Schlafstörungen – Was tun?

Wieder eine Nacht wach gelegen und sich hin- und her gewälzt. Schlafstörungen nerven nicht nur, sondern schädigen auch die Gesundheit. Dagegen müssen Sie etwas unternehmen. Aber was nur?

Gegen viele Schlafprobleme ist tatsächlich ein Kraut gewachsen: Hausmittel, Medikamente, aber auch Verhaltenstherapie können Ihnen helfen und für eine ruhige Nacht sorgen.

Sie leiden unter Schlafstörungen – oder doch nicht?

Sie sind sich unsicher, ob Sie Ihre Schlafprobleme schon Schlafstörungen nennen können? Machen Sie einen kurzen Test und wir empfehlen Ihnen die nächsten Schritte.

Wann spricht man überhaupt von Schlafstörungen?

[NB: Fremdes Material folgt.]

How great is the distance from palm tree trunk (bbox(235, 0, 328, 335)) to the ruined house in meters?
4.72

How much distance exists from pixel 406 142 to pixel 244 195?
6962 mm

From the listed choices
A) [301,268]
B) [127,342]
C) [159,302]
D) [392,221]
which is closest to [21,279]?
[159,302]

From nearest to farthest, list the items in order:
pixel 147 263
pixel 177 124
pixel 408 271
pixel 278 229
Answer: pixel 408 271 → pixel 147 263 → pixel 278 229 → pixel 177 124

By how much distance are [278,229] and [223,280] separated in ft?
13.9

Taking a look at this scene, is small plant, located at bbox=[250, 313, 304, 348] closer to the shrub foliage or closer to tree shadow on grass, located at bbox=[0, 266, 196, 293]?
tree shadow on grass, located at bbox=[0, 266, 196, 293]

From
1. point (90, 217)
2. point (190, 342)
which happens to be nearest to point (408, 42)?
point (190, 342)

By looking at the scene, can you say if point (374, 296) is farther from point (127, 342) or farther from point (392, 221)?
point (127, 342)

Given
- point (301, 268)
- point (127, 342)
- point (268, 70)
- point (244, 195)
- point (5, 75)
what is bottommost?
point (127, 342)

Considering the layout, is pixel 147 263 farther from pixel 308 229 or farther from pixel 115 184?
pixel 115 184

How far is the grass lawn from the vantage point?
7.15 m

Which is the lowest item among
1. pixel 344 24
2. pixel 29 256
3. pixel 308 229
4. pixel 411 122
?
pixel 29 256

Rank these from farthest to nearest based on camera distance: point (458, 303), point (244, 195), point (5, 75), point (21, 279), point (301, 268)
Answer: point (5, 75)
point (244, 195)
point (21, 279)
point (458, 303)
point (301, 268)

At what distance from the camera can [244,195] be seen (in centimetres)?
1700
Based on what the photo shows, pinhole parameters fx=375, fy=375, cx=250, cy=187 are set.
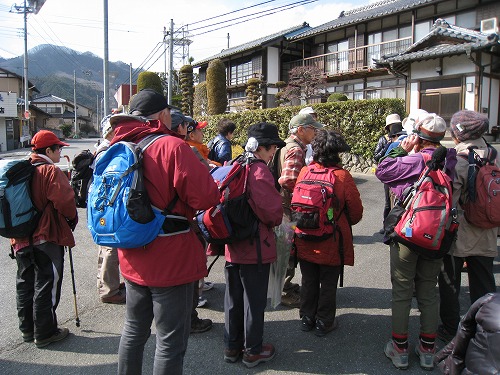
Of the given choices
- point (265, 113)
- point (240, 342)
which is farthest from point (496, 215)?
point (265, 113)

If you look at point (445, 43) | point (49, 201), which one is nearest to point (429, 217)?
point (49, 201)

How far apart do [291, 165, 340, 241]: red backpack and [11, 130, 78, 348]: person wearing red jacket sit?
1925 mm

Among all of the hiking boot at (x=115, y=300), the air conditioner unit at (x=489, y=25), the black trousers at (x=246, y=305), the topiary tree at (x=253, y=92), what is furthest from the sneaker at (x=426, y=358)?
the topiary tree at (x=253, y=92)

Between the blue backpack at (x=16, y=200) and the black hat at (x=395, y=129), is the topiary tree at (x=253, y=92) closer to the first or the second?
the black hat at (x=395, y=129)

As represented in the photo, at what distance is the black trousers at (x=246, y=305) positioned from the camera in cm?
281

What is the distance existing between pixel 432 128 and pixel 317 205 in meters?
1.05

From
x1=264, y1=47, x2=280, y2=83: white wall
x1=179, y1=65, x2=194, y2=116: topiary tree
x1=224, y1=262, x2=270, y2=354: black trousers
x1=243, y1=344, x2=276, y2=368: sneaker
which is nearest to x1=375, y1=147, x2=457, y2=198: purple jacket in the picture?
x1=224, y1=262, x2=270, y2=354: black trousers

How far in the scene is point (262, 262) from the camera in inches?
110

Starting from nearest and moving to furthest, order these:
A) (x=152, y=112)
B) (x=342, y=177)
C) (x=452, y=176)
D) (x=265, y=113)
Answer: (x=152, y=112)
(x=452, y=176)
(x=342, y=177)
(x=265, y=113)

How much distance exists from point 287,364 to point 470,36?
13.9m

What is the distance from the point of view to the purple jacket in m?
2.75

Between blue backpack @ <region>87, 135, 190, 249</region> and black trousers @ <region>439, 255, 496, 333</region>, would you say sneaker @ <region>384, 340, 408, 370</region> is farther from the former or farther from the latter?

Jeder von uns schläft manchmal schlecht. Arbeitsstress, Streit mit dem Partner, eine Erkältung oder eine durchgelegene Matratze – all das können Gründe für die Schlaflosigkeit sein. Sind diese Probleme behoben, sollte guter und erholsamer Schlaf wieder möglich sein. Ist es für viele aber dennoch immer noch nicht. Wenn es über einen Zeitraum von bis zu drei Monaten mindestens dreimal pro Woche zu Ein- oder Durchschlafproblemen kommt, liegt eine belastenden und gesundheitsschädigende Schlafstörung vor. 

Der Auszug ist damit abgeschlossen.